Barea y Nowitzki en la final de la NBA de 2011. (AP) (semisquare-x3)
Barea y Nowitzki en la final de la NBA de 2011. (AP)

DallasDirk Nowitzki hizo las paces hace años con la realidad de que pasar su carrera entera con los Mavericks de Dallas significaba una pequeña oportunidad, o ninguna, de ganar un segundo campeonato. 

El europeo con más logros en la historia de la NBA nunca consideró seriamente abandonar la franquicia que lo cortejó desde que era un adolescente en Alemania y sorteado cinco días después de cumplir 20 años en 1998.

Ahora en su vigésima temporada, Nowitzki está cómodo con haber liderado a los Mavericks a su primer título y que puede ayudar al plantel joven a convertir nuevamente a Dallas en un equipo contendor al título. 

"Solo pienso en el orgullo que siento por esta ciudad,  por esta organización. Cualquier cosa que pase con la ciudad o con la franquicia, quiero ayudarla. Quiero estar ahí por ella. Si es reconstruir, quiero ayudar en todo lo que pueda. Si jugamos por un campeonato, pues quiero hacer eso", dijo Nowitzki. 

Los Mavericks no han ganado una serie de postemporada después de dorrotar a Miami en las finales del 2011, la primera temporada de LeBron James con el Heat. Arrancaron con una marca negativa por segundo año al hilo para asegurar practicamente la ausencia en los playoffs con temporadas perdedoras consecutivas por primera vez desde los primeros dos torneos de Nowitzki. 

El marasmo significa poco en el contexto de la carrera de Nowitzki: un jugador de 7'0'' pies que cambió el juego con su tiro de tres puntos, el primer extranjero en la liga en alcanzar los 30,000 puntos y la distinción junto a Kobe Bryant como los únicos jugadores en pasar 20 temporadas con un mismo quinteto. 

"La realidad es que cuando vez este tipo de grandeza consistente, hay un tendencia de darlo por sentado", expresó el dirigente Rick Carlisle, quien se encuentra en su décima temporada como técnico de Nowitzki. "Y debemos tener cuidado de darlo por sentado. Estamos viendo a un canastero generacional que cambió el juego", agregó. 

Nowitzki todavía es titular, una decisión clara de Carslile antes de comenzar la temporada mientras él pueda jugar, a pesar de que a menudo está en el banco en las mayoría de los partidos cerrados jugados. Probablemente es la cuarta opción ofensiva, detrás de Harrison Barnes, Wesley Matthews y hasta el base novato Dennis Smith Jr. 
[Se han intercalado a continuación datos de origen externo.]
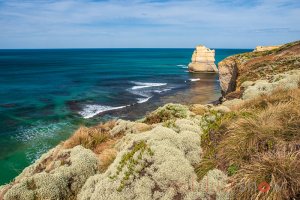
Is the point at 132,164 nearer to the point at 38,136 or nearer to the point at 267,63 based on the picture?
the point at 267,63

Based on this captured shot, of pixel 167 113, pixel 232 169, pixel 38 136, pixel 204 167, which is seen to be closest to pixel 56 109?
pixel 38 136

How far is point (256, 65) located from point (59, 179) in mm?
22017

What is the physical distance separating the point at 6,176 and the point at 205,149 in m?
17.6

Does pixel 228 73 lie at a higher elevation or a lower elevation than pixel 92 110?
higher

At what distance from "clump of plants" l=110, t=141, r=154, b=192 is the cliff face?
604 inches

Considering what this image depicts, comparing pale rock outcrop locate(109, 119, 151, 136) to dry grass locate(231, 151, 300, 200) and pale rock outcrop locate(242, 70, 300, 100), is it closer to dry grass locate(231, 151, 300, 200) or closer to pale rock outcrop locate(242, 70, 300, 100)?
dry grass locate(231, 151, 300, 200)

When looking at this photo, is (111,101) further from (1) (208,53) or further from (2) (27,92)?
(1) (208,53)

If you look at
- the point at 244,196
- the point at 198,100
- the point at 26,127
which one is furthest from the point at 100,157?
the point at 198,100

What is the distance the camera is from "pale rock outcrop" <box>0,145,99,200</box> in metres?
7.30

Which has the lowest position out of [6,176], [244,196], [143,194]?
[6,176]

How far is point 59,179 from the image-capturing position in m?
7.66

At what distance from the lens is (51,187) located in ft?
24.3

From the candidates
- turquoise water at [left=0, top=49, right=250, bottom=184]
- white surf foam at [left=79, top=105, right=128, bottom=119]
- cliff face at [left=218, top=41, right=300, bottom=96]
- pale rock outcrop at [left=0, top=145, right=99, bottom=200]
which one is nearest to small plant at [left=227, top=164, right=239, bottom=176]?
pale rock outcrop at [left=0, top=145, right=99, bottom=200]

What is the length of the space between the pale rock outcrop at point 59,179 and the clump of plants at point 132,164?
5.10 ft
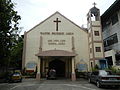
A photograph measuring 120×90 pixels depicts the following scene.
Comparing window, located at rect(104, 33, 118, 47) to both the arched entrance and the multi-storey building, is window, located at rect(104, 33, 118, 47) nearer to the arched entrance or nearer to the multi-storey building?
the multi-storey building

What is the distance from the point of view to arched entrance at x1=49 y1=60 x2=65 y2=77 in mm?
23594

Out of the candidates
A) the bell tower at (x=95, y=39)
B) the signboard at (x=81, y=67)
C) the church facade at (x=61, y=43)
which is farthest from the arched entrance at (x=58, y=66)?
the bell tower at (x=95, y=39)

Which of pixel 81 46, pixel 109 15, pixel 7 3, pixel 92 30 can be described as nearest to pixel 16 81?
pixel 7 3

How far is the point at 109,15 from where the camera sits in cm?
2177

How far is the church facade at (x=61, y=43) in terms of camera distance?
22353 mm

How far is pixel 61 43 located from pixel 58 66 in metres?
4.07

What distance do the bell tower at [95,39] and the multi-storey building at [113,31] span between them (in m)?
1.32

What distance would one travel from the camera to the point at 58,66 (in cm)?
2370

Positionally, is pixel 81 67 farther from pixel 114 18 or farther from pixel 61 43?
pixel 114 18

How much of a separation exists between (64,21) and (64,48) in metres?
5.02

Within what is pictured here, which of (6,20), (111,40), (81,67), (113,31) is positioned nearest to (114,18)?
(113,31)

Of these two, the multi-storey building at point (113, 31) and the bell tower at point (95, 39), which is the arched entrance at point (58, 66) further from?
the multi-storey building at point (113, 31)

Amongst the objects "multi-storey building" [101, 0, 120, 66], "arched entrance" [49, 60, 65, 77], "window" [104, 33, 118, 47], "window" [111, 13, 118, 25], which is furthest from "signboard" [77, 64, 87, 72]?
"window" [111, 13, 118, 25]

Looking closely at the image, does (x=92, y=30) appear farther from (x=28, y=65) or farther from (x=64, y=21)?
(x=28, y=65)
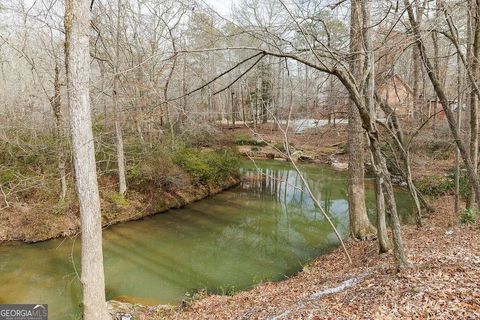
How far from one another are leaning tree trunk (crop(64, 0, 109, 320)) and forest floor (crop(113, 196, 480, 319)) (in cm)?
119

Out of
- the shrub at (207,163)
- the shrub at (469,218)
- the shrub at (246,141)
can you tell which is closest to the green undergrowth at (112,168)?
the shrub at (207,163)

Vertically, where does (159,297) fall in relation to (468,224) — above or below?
below

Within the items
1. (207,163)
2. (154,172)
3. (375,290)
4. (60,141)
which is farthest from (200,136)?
(375,290)

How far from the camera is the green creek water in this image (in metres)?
7.12

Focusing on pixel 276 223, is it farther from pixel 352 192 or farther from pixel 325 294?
pixel 325 294

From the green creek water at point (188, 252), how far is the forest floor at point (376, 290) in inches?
48.7

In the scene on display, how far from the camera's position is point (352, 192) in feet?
24.8

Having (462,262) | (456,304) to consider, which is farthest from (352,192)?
(456,304)

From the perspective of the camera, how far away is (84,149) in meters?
4.60

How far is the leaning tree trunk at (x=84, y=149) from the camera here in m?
4.41

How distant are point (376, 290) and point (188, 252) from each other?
21.4 ft

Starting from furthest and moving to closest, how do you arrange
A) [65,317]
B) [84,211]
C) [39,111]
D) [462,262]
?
[39,111] < [65,317] < [84,211] < [462,262]

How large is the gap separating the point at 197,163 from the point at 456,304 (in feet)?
39.6

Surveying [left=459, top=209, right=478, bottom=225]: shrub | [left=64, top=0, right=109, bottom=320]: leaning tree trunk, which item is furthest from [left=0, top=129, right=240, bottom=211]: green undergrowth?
[left=459, top=209, right=478, bottom=225]: shrub
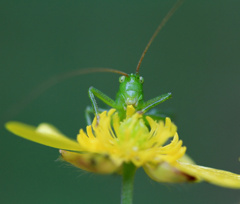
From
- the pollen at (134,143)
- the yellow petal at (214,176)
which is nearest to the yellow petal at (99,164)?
the pollen at (134,143)

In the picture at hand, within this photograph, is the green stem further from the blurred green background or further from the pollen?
the blurred green background

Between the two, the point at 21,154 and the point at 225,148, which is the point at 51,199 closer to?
the point at 21,154

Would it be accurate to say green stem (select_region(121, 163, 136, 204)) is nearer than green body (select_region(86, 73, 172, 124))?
Yes

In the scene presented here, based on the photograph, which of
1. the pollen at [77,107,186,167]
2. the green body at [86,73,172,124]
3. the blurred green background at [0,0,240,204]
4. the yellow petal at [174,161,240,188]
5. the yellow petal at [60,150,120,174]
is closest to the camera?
the yellow petal at [60,150,120,174]

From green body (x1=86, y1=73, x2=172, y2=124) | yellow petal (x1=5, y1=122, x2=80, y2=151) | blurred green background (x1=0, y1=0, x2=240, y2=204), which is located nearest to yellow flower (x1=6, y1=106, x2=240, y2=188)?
yellow petal (x1=5, y1=122, x2=80, y2=151)

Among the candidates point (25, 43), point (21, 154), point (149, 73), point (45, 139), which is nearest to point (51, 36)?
point (25, 43)

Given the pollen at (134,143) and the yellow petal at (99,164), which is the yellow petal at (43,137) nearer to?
the pollen at (134,143)

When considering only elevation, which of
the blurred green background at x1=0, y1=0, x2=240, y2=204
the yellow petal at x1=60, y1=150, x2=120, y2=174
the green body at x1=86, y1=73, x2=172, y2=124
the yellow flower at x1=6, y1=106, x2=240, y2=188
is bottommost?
the yellow petal at x1=60, y1=150, x2=120, y2=174
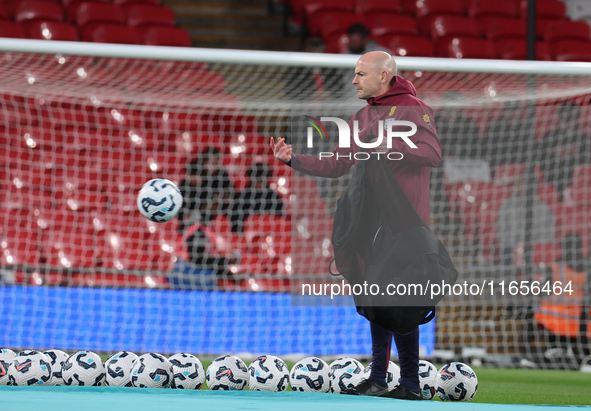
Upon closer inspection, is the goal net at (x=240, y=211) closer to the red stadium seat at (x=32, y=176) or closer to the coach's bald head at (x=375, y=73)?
the red stadium seat at (x=32, y=176)

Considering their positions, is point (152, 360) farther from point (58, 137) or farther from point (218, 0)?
point (218, 0)

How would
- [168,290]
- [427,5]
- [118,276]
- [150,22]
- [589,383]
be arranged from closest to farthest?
1. [589,383]
2. [168,290]
3. [118,276]
4. [150,22]
5. [427,5]

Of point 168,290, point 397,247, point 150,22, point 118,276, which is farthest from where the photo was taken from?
point 150,22

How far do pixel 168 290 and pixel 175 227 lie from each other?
47.7 inches

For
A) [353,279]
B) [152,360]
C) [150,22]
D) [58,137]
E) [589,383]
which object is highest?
[150,22]

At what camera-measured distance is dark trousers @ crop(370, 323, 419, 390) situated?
305 centimetres

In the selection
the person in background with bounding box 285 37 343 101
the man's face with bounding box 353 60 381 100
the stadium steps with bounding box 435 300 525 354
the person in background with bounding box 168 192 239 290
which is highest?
the person in background with bounding box 285 37 343 101

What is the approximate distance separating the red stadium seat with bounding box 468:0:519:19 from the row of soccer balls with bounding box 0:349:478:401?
7163 millimetres

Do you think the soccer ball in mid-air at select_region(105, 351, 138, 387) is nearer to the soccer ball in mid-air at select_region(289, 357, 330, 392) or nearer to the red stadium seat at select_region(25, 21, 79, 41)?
the soccer ball in mid-air at select_region(289, 357, 330, 392)

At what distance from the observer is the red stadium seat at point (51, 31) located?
7527 mm

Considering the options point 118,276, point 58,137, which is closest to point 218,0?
point 58,137

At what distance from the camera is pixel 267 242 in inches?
276

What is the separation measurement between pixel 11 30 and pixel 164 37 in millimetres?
1564

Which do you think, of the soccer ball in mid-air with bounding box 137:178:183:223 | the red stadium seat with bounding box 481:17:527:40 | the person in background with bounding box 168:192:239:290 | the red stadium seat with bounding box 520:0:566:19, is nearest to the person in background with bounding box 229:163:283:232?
the person in background with bounding box 168:192:239:290
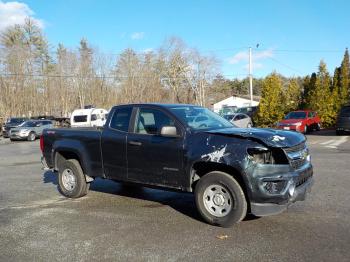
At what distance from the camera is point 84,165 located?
7609 millimetres

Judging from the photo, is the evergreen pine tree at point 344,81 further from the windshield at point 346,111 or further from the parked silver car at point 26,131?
the parked silver car at point 26,131

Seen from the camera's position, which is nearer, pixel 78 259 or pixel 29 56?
pixel 78 259

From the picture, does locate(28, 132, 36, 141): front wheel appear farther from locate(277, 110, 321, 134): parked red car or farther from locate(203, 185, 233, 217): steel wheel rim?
locate(203, 185, 233, 217): steel wheel rim

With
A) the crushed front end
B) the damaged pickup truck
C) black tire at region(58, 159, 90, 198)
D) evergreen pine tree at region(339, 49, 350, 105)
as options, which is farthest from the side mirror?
evergreen pine tree at region(339, 49, 350, 105)

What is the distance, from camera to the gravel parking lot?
4.73 meters

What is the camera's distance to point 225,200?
5664mm

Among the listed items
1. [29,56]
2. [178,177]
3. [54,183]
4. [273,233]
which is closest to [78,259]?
[178,177]

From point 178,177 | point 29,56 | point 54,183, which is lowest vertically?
point 54,183

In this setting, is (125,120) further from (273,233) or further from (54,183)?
(54,183)

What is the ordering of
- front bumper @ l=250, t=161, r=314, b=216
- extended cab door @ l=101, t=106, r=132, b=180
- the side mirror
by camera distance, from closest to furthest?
1. front bumper @ l=250, t=161, r=314, b=216
2. the side mirror
3. extended cab door @ l=101, t=106, r=132, b=180

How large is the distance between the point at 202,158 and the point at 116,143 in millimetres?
1876

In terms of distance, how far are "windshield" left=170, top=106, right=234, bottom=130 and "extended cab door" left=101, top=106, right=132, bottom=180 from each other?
1.01m

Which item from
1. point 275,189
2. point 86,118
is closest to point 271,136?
point 275,189

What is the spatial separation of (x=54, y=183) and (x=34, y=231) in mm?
4080
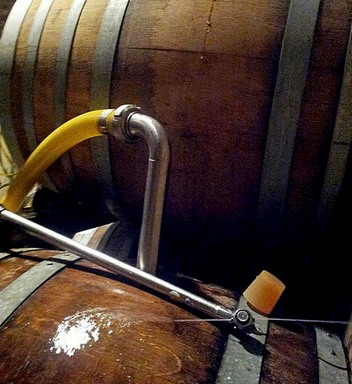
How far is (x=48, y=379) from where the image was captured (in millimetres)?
823

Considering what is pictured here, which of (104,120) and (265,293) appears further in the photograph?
(104,120)

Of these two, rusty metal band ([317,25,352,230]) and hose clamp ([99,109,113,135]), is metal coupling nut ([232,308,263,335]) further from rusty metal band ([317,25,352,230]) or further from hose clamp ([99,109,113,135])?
hose clamp ([99,109,113,135])

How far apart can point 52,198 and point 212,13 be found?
1165mm

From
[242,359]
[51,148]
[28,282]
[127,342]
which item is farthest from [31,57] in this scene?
[242,359]

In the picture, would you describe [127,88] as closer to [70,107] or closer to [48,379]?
[70,107]

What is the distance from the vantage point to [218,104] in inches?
46.4

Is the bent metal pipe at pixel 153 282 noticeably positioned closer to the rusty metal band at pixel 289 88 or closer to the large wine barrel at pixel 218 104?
the large wine barrel at pixel 218 104

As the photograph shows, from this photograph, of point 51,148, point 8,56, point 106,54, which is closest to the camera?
point 106,54

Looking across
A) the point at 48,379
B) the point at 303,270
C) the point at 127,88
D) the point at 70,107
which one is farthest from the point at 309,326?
the point at 70,107

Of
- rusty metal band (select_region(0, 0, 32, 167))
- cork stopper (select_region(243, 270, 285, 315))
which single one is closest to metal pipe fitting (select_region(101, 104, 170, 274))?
cork stopper (select_region(243, 270, 285, 315))

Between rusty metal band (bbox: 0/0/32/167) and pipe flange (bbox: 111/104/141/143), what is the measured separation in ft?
1.98

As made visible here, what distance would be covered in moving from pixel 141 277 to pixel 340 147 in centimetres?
60

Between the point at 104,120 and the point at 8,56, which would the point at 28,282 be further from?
the point at 8,56

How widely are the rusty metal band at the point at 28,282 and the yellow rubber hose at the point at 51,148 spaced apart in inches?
12.2
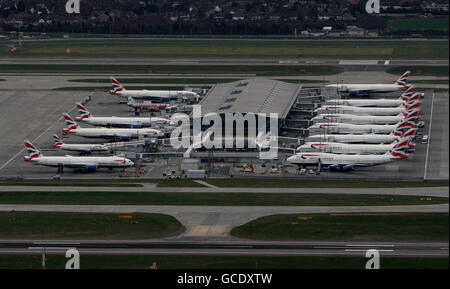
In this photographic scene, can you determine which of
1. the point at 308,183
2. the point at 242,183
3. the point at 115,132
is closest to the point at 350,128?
the point at 308,183

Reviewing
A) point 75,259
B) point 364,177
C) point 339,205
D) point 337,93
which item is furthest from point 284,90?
point 75,259

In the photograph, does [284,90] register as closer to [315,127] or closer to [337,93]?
[337,93]

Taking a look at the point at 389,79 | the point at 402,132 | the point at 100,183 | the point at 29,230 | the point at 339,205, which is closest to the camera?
the point at 29,230

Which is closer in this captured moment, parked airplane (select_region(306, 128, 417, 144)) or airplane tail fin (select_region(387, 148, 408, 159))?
airplane tail fin (select_region(387, 148, 408, 159))

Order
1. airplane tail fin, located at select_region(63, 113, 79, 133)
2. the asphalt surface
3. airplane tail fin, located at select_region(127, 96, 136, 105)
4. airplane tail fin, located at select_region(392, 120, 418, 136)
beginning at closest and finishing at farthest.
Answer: the asphalt surface < airplane tail fin, located at select_region(392, 120, 418, 136) < airplane tail fin, located at select_region(63, 113, 79, 133) < airplane tail fin, located at select_region(127, 96, 136, 105)

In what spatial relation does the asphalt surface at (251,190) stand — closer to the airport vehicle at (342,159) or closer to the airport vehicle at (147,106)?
the airport vehicle at (342,159)

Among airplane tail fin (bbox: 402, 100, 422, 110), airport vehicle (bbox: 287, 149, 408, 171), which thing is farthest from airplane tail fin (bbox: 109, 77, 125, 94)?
airport vehicle (bbox: 287, 149, 408, 171)

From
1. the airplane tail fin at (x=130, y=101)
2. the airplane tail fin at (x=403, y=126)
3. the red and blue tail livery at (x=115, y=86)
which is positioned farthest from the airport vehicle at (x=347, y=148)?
the red and blue tail livery at (x=115, y=86)

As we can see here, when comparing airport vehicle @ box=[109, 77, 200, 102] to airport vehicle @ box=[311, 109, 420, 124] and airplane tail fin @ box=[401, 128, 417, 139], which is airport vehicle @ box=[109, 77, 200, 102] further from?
airplane tail fin @ box=[401, 128, 417, 139]

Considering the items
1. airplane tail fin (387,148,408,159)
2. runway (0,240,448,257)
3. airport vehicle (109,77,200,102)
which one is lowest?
runway (0,240,448,257)
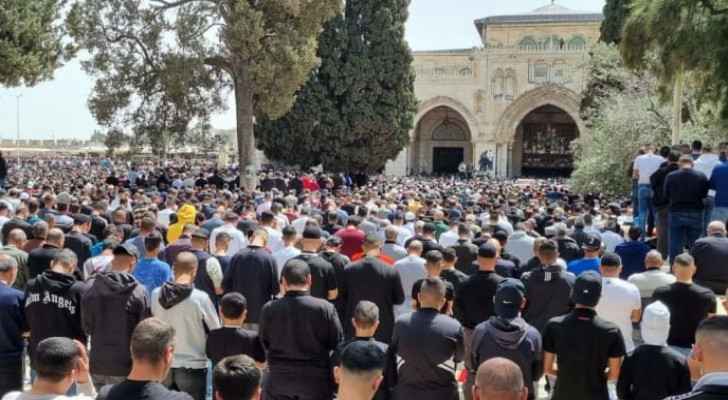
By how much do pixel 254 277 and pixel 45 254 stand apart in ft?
7.24

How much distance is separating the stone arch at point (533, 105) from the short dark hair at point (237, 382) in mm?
38749

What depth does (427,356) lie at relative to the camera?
16.7ft

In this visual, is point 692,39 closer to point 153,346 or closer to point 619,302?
point 619,302

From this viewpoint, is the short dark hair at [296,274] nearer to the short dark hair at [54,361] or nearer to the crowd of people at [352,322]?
the crowd of people at [352,322]

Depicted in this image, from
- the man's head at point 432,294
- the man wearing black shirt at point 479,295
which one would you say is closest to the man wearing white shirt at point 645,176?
the man wearing black shirt at point 479,295

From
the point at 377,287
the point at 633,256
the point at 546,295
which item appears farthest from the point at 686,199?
the point at 377,287

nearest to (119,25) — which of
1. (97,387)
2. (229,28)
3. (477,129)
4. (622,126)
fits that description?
(229,28)

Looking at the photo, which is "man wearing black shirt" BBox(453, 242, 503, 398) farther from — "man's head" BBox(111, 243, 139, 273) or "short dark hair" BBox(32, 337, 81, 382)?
"short dark hair" BBox(32, 337, 81, 382)

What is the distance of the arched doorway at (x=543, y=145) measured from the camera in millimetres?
46969

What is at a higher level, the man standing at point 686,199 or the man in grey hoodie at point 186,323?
the man standing at point 686,199

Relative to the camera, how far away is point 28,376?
26.3 ft

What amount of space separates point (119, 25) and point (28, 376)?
54.1 ft

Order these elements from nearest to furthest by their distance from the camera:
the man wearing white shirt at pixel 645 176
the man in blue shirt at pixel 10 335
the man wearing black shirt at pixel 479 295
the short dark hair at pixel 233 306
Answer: the short dark hair at pixel 233 306
the man in blue shirt at pixel 10 335
the man wearing black shirt at pixel 479 295
the man wearing white shirt at pixel 645 176

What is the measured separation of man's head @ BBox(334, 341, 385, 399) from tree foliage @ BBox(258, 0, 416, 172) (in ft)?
92.9
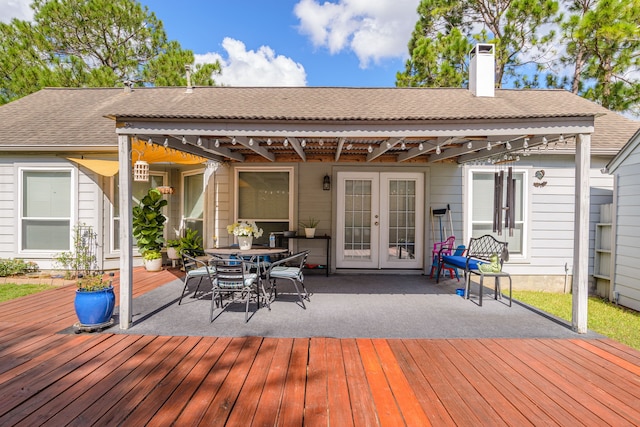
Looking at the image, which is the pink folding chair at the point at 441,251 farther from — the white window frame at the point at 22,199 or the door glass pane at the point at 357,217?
the white window frame at the point at 22,199

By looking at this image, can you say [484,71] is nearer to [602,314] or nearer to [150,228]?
[602,314]

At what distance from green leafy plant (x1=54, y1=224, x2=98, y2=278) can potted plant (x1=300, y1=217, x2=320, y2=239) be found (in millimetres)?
4401

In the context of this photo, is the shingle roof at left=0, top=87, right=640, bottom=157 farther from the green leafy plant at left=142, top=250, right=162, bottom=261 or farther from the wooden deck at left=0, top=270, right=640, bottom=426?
the wooden deck at left=0, top=270, right=640, bottom=426

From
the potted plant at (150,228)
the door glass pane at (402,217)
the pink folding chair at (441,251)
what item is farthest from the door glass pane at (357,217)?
the potted plant at (150,228)

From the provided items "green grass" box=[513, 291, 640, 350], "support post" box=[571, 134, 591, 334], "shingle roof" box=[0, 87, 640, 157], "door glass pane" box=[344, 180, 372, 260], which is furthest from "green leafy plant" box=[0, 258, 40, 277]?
"green grass" box=[513, 291, 640, 350]

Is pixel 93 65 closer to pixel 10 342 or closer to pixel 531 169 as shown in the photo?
pixel 10 342

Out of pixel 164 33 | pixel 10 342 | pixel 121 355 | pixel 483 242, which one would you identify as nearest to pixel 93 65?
pixel 164 33

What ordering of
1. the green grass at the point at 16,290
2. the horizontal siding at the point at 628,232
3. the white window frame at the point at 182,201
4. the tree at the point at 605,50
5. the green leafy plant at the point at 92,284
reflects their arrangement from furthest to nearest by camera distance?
the tree at the point at 605,50 → the white window frame at the point at 182,201 → the horizontal siding at the point at 628,232 → the green grass at the point at 16,290 → the green leafy plant at the point at 92,284

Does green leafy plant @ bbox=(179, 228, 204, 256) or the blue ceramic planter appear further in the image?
green leafy plant @ bbox=(179, 228, 204, 256)

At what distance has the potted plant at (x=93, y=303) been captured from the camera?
3586 mm

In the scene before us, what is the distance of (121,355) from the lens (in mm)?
3098

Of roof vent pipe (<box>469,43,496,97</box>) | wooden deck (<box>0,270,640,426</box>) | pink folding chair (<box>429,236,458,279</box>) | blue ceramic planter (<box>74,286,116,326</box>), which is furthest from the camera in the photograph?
pink folding chair (<box>429,236,458,279</box>)

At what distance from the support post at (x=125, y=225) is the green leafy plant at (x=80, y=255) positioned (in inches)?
146

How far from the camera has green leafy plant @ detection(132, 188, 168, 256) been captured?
22.9 ft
Sin embargo, el alemán de 39 años jugó los primeros 54 encuentros y siente que ha contribuido. Nowitzki, el único jugador de 7'0'' es ganar la competencia de tres puntos del fin de semana del Juego de Estrellas, está en posición de tener su mejor porcentaje en su carrera detrás del arco. El número de intentos no está lejos de los que realizaba en su mejor momento. 

"Ojalá pudiera jugar para siempre. Sabes que su desempeño está en decadencias y no sabes cuántos años más le quedan. Quizás le queden como seis o siete más", dijo el técnico de Washington Scott Brooks, quien dirigió al Thunder de Oklahoma City cuando perdieron contra los Mavericks en las finales de la Conferencia del Oeste para luego derrotarlos en la primera ronda del año siguiente. 

Nowitzki ya dijo que considera una temporada número 21. Amenos que ocurra un cambio drástico vía canjes, el sorteo de novatos o la agencia libre, esto significa otro año de ayudar a convertir a Smith en un armador capaz de guiar a un campeón de la manera que Nowitzki le da crédito a Jason Kidd por hacerlo en Dallas. 

Asumiendo que los Mavericks se queden en el sótano de la tabla de posiciones del Oeste, tendrá otro turno alto en el sorteo después de seleccionar a Smith como noveno en el draft del año pasado. Esto significaría otro jugador joven que pueda ver el trabajo que realiza Nowitzki en la cancha para mantenerse en forma, y a un 13 veces Jugador Todo-Estrella que frecuentemente es el último en terminar de tirar al canasto después de la práctica.

El armador puertorriqueño José Juan Barea pasó sus primeras cinco temporadas con los Mavericks y era relativamente joven (26 años) cuando los Mavericks ganaron el título. 

"Lo usé demasiado", confesó Barea, quien regresó a Dallas hace tres años después de cuatro temporadas en Minnesota. 

"Si trabajo más de la mitad de lo que él hace, estaré bien. Estos chamacos, en realidad no lo tuvieron cuando estaba en su mejor momento como yo lo tuve. Pero aún vez cuán duro trabaja para poder estar en el tabloncillo con nosotros", añadió.